[Stored entries]
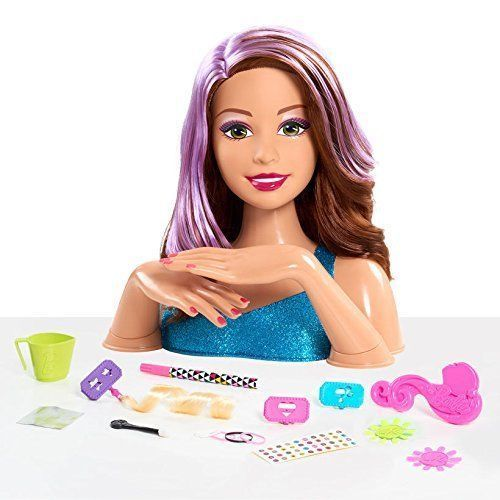 Details About Barbie Flip And Reveal Deluxe Styling Head Hair Surprise Brunette To Purple New Head Hair Natural Hair Styles Barbie Hair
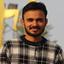 Ajay Samgir - Pune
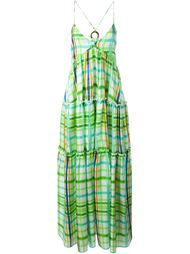 checked maxi dress Daizy Shely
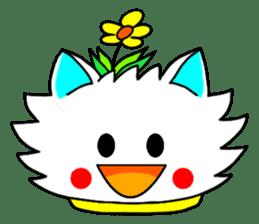 Pudding-chan kitten 2 sticker #1621353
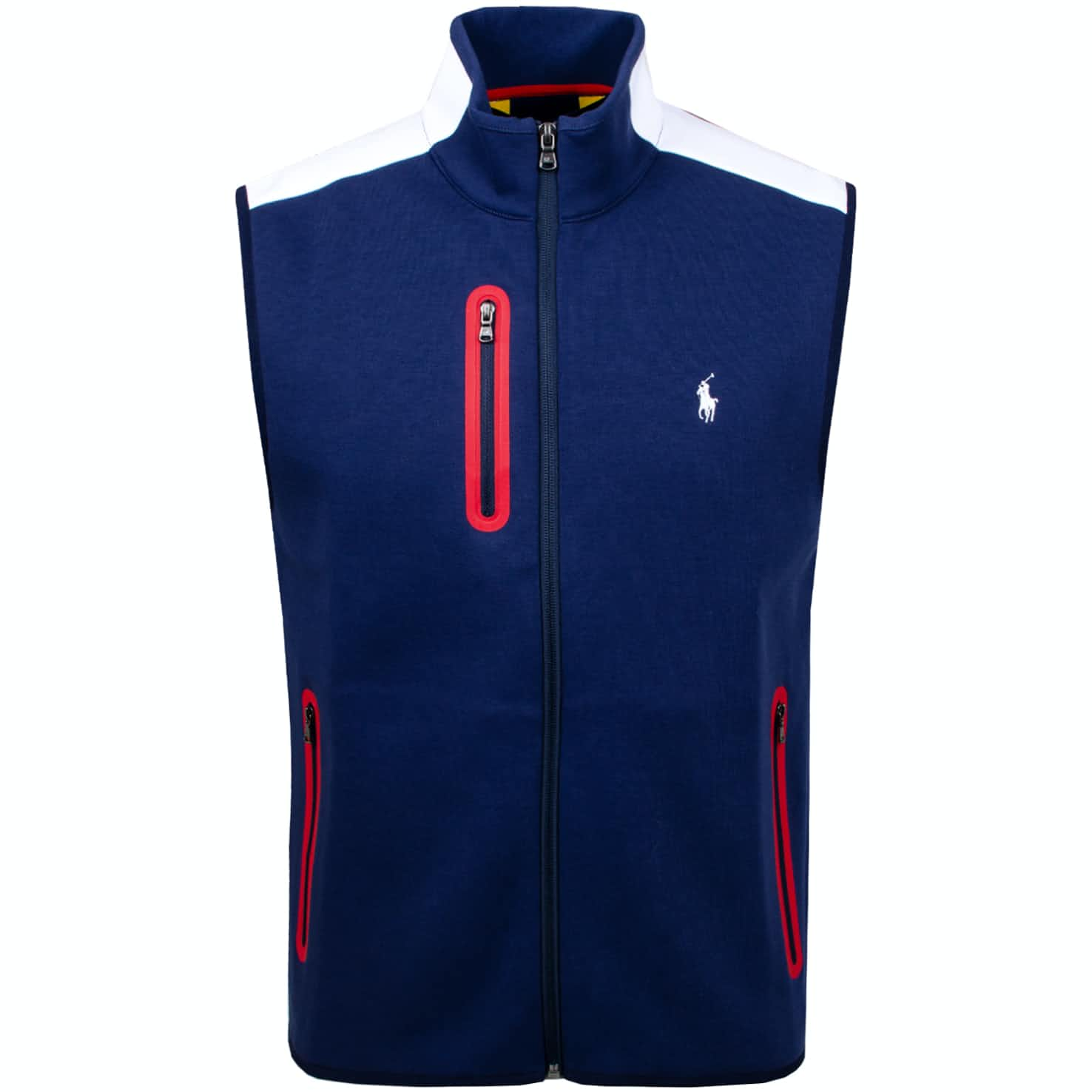 x Justin Thomas Double Knit Vest French Navy - AW19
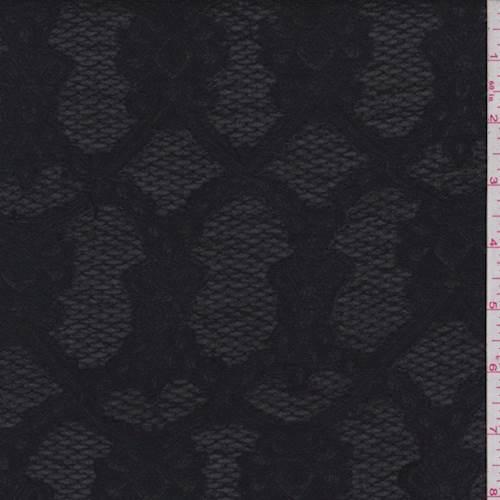 Black Hammered Satin Jacquard 72647 Fashion Fabrics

### [Exercise]
Restate the data above word for word, omitting every picture.

### [Reply to the task]
 Details About Barbie Flip And Reveal Deluxe Styling Head Hair Surprise Brunette To Purple New Head Hair Natural Hair Styles Barbie Hair
 Ajay Samgir - Pune
 checked maxi dress Daizy Shely
 Pudding-chan kitten 2 sticker #1621353
 x Justin Thomas Double Knit Vest French Navy - AW19
 Black Hammered Satin Jacquard 72647 Fashion Fabrics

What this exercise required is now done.